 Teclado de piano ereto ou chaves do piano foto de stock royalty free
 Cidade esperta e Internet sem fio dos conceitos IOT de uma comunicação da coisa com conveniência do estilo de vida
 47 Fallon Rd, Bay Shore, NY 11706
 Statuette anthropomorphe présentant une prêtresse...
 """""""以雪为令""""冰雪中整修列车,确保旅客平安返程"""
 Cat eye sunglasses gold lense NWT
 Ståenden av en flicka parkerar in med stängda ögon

:::

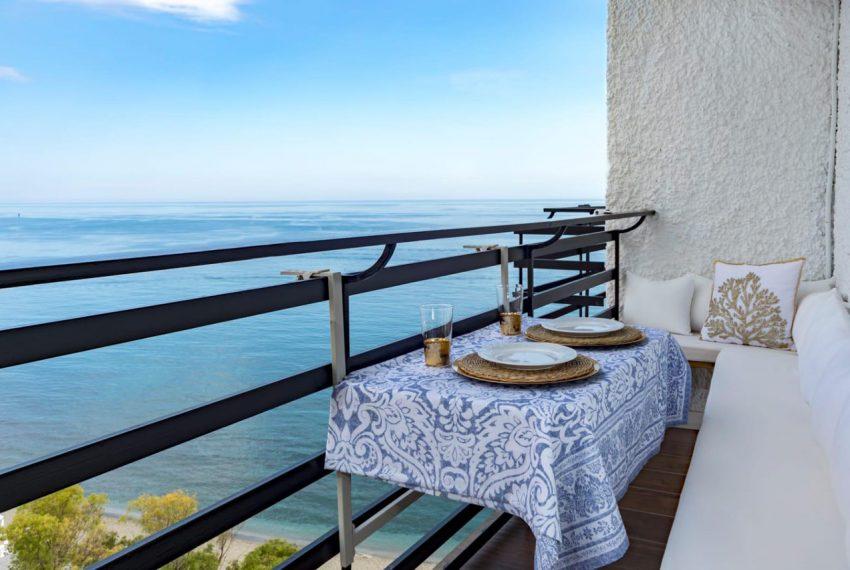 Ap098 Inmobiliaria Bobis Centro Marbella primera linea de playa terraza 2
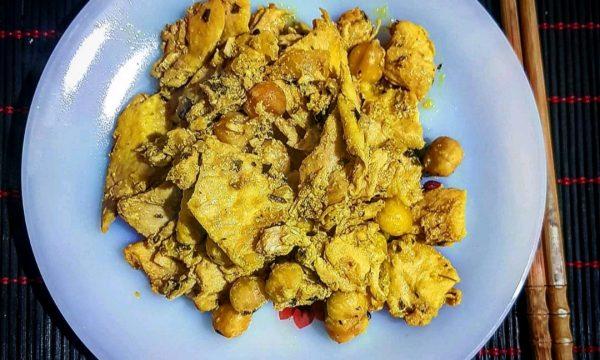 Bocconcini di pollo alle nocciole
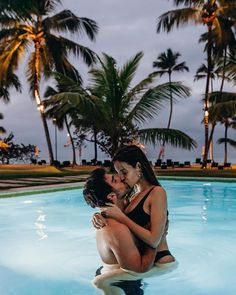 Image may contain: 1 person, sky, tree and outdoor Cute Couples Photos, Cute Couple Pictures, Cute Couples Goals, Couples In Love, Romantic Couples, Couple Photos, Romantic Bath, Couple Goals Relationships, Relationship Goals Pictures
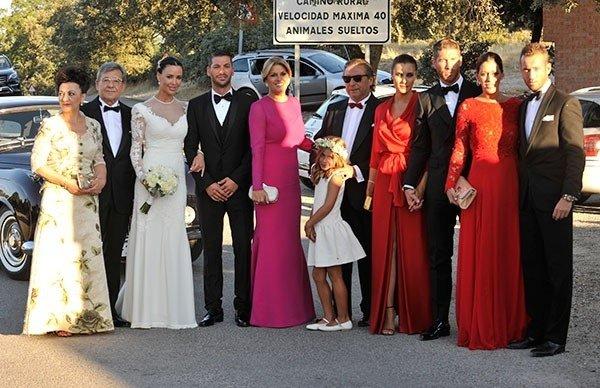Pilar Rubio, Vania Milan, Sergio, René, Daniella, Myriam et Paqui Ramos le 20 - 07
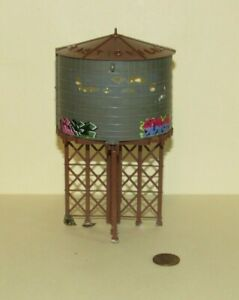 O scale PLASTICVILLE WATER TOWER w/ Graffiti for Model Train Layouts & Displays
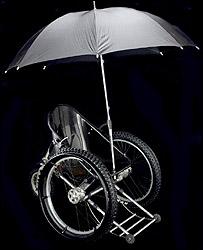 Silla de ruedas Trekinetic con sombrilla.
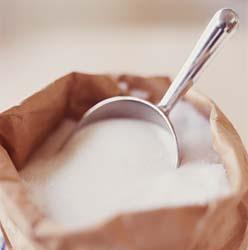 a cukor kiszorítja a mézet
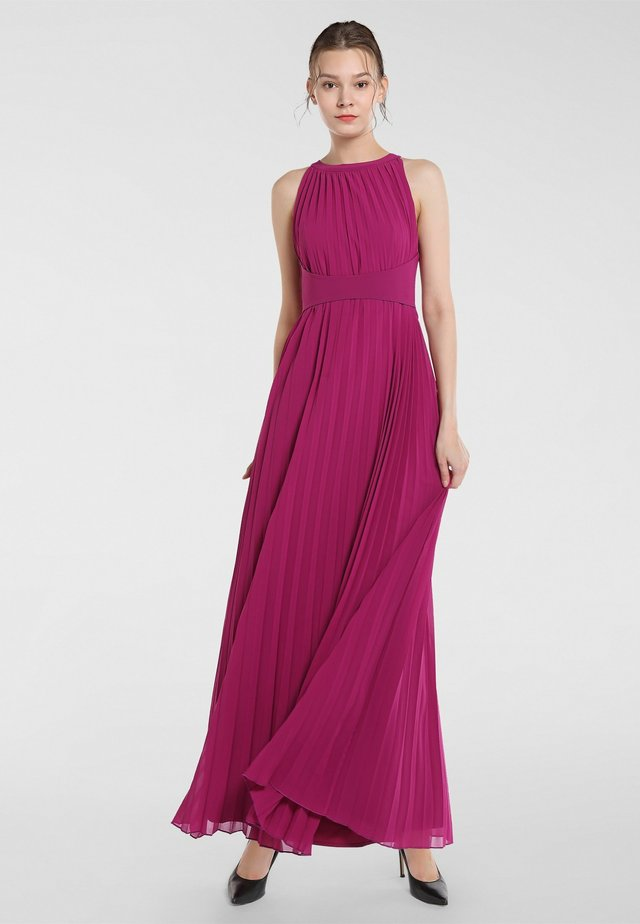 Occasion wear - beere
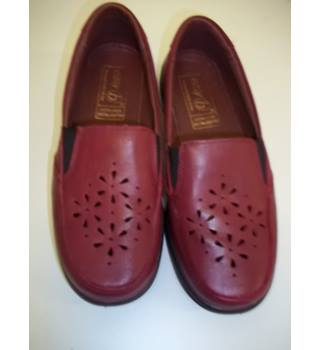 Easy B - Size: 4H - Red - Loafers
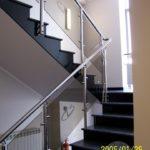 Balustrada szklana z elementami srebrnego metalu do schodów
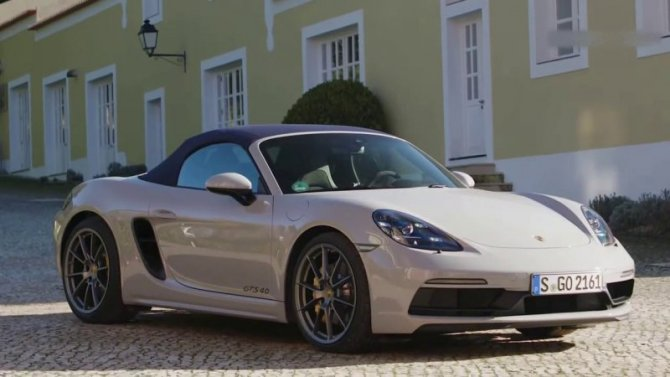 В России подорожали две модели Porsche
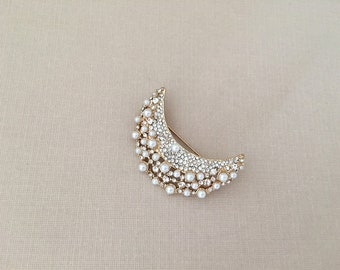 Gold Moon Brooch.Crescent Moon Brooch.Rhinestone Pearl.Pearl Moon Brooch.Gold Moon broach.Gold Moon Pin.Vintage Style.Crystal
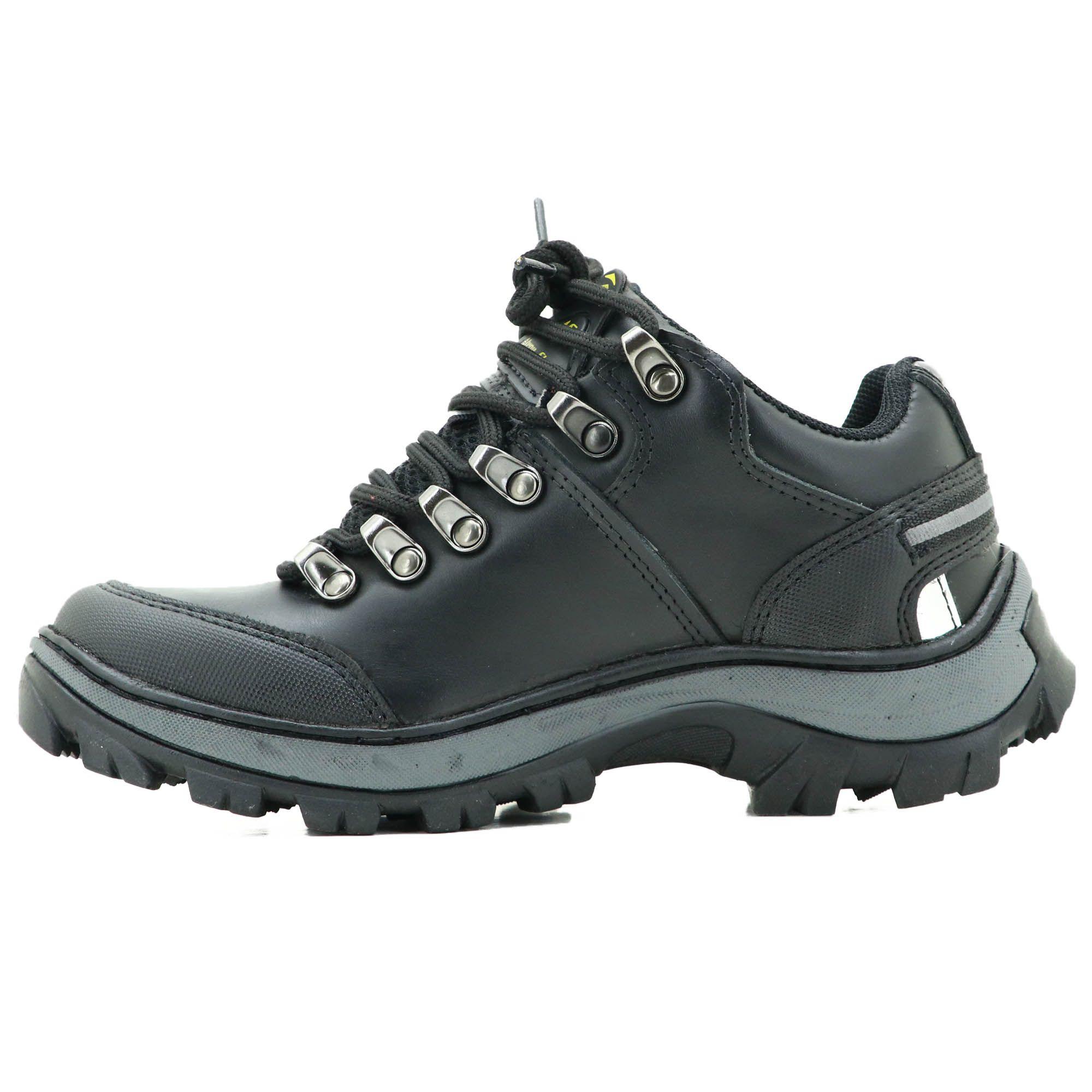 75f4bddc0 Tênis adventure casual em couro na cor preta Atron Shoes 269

:::

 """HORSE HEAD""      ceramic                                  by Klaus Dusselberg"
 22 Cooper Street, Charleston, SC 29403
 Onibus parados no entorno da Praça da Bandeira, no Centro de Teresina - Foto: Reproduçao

:::

> [Exercise goal] Produce a word-for-word copy of everything above from the line holding "Teclado de piano" down to the line holding "Ståenden av en", with both of those lines kept.

> [Reply]
 Teclado de piano ereto ou chaves do piano foto de stock royalty free
 Cidade esperta e Internet sem fio dos conceitos IOT de uma comunicação da coisa com conveniência do estilo de vida
 47 Fallon Rd, Bay Shore, NY 11706
 Statuette anthropomorphe présentant une prêtresse...
 """""""以雪为令""""冰雪中整修列车,确保旅客平安返程"""
 Cat eye sunglasses gold lense NWT
 Ståenden av en flicka parkerar in med stängda ögon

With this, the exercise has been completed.